STATED PROBLEM
Render every line of the rows, from the first through the line containing "the shrub at pyautogui.locateOnScreen(0, 449, 384, 621) →" inclusive, as a Markdown table with columns "Number" and "Entry". Number each line and leave out blank lines.

──────── ROWS ────────

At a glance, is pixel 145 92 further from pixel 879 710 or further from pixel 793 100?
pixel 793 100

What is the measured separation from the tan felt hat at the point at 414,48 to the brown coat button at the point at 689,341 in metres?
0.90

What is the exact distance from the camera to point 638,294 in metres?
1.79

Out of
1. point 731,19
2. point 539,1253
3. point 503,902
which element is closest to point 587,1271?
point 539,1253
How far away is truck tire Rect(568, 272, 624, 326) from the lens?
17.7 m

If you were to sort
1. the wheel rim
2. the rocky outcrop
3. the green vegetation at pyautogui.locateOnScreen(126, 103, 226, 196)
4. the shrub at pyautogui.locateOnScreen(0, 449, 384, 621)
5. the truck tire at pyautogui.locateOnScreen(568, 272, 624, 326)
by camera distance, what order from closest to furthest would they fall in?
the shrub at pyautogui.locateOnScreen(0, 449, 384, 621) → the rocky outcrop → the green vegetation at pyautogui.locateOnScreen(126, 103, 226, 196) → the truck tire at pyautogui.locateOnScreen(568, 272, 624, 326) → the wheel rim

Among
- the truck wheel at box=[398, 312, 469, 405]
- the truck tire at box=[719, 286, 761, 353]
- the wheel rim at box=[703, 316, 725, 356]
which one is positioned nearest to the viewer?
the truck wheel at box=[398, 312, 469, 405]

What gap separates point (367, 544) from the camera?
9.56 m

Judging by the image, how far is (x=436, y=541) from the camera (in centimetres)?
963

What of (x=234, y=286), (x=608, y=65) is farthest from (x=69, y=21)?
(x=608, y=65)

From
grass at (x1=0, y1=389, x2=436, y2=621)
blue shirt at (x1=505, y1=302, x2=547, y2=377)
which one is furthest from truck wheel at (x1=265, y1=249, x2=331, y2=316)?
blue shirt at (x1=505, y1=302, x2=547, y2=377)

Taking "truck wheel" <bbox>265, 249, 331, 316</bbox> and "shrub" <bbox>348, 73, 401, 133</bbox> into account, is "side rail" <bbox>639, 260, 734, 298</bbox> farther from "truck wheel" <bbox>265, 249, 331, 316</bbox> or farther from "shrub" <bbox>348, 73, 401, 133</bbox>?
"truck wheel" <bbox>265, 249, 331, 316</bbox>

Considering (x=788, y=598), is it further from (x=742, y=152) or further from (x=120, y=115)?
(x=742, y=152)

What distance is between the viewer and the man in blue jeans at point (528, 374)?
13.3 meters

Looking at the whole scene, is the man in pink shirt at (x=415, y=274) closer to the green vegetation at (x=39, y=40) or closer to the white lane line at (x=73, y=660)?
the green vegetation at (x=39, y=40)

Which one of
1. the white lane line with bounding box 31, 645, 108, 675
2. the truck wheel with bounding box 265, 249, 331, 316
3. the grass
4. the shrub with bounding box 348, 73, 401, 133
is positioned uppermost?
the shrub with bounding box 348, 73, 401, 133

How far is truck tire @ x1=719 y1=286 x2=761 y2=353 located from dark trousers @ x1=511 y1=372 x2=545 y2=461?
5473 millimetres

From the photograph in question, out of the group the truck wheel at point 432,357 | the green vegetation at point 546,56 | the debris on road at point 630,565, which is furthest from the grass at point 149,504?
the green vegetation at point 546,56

────────

TASK RESPONSE
| Number | Entry |
|---|---|
| 1 | At a glance, is pixel 145 92 further from pixel 879 710 or further from pixel 793 100? |
| 2 | pixel 793 100 |
| 3 | What is the measured separation from the tan felt hat at the point at 414,48 to the brown coat button at the point at 689,341 in metres? |
| 4 | 0.90 |
| 5 | What is the exact distance from the camera to point 638,294 in metres? |
| 6 | 1.79 |
| 7 | Out of |
| 8 | 1. point 731,19 |
| 9 | 2. point 539,1253 |
| 10 | 3. point 503,902 |
| 11 | which element is closest to point 587,1271? |
| 12 | point 539,1253 |
| 13 | How far away is truck tire Rect(568, 272, 624, 326) from the lens? |
| 14 | 17.7 m |
| 15 | If you were to sort |
| 16 | 1. the wheel rim |
| 17 | 2. the rocky outcrop |
| 18 | 3. the green vegetation at pyautogui.locateOnScreen(126, 103, 226, 196) |
| 19 | 4. the shrub at pyautogui.locateOnScreen(0, 449, 384, 621) |
| 20 | 5. the truck tire at pyautogui.locateOnScreen(568, 272, 624, 326) |
| 21 | by camera distance, what order from closest to furthest would they fall in? |
| 22 | the shrub at pyautogui.locateOnScreen(0, 449, 384, 621) → the rocky outcrop → the green vegetation at pyautogui.locateOnScreen(126, 103, 226, 196) → the truck tire at pyautogui.locateOnScreen(568, 272, 624, 326) → the wheel rim |